-- Begin GIVEN PASSAGE --
Problem

You are given a perfect binary tree where all leaves are on the same level, and every parent has two children. The binary tree has the following definition:

struct Node {
  int val;
  Node *left;
  Node *right;
  Node *next;
}

Populate each next pointer to point to its next right node. If there is no next right node, the next pointer should be set to NULL.

Initially, all next pointers are set to NULL.

Examples

Example 1:

Input: root = [1,2,3,4,5,6,7]
Output: [1,#,2,3,#,4,5,6,7,#]
Explanation: Given the above perfect binary tree (Figure A), your function should populate each next pointer to point to its next right node, just like in Figure B. The serialized output is in level order as connected by the next pointers, with '#' signifying the end of each level.

Follow up

  • You may only use constant extra space.
  • The recursive approach is fine. You may assume implicit stack space does not count as extra space for this problem.

Solution

Method 1 - BFS OR Level Order Traversal

We are traversing tree level by level using q.size(). Before that we set rightNode as null. Also, we are doing BFS from right to left.

Code

Java
public Node connect(Node root) {
	if(root == null) return null;
	Queue<Node> q = new LinkedList<>();
	q.offer(root);
	while(!q.isEmpty()) {
		Node rightNode = null;
		for(int i = q.size(); i > 0; i--) {
			Node cur = q.poll();
			cur.next = rightNode;
			rightNode = cur;
			if(cur.right != null) {
				q.offer(cur.right);
				q.offer(cur.left);
			}
		}
	}
	return root;        
}

Complexity

  • Time Complexity - O(n)
  • Space Complexity - O(n) (for queue) But this solution uses memory as recursive solution doesnt. So, lets see another solution.

Method 2 - Recursive DFS

To solve follow up question, we need to use recursion and dfs.
-- End GIVEN PASSAGE --
-- Begin ENTRIES --
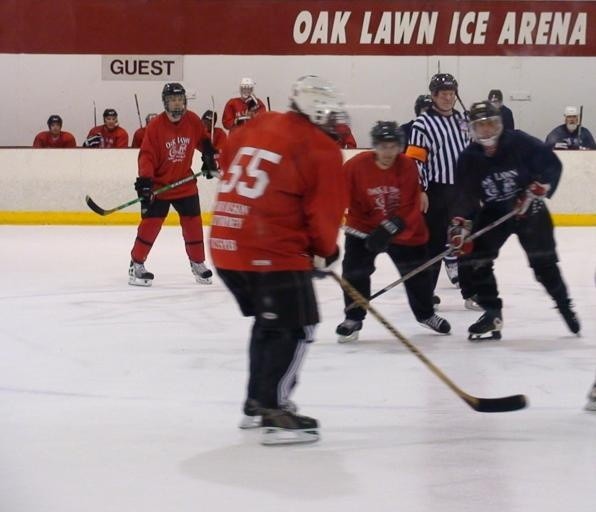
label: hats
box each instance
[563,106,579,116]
-- End ENTRIES --
-- Begin ENTRIES --
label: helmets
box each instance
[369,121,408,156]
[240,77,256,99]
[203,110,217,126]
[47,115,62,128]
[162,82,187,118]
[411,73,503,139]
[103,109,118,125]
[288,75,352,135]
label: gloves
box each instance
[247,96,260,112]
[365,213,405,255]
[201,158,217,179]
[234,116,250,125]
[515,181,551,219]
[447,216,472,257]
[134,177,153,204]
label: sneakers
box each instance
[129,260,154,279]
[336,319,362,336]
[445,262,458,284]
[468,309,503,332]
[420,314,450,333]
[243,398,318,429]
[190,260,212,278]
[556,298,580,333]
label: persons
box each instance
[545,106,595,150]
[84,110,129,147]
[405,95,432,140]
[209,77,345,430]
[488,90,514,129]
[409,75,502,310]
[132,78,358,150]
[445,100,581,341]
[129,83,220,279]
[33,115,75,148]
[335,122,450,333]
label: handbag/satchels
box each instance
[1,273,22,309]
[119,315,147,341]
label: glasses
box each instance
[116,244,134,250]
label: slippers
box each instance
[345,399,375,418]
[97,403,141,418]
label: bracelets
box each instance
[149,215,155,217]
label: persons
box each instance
-- End ENTRIES --
*THE TASKS:*
a - According to the next-pointer solution page, why does it move on from the level-order traversal to a recursive DFS method? Answer in one to three sentences.
b - What fields does the struct Node in the next-pointer problem page define?
c - In the next-pointer problem page, what character marks the end of each level in the serialized output?
Answer from the text alone.

*THE ANSWERS:*
a - The level-order traversal needs O(n) space for its queue, while a recursive solution does not use that memory. The follow-up asks for constant extra space and counts implicit stack space as free, so the recursive DFS method is used to meet it.

b - val, left, right, next

c - The '#' character.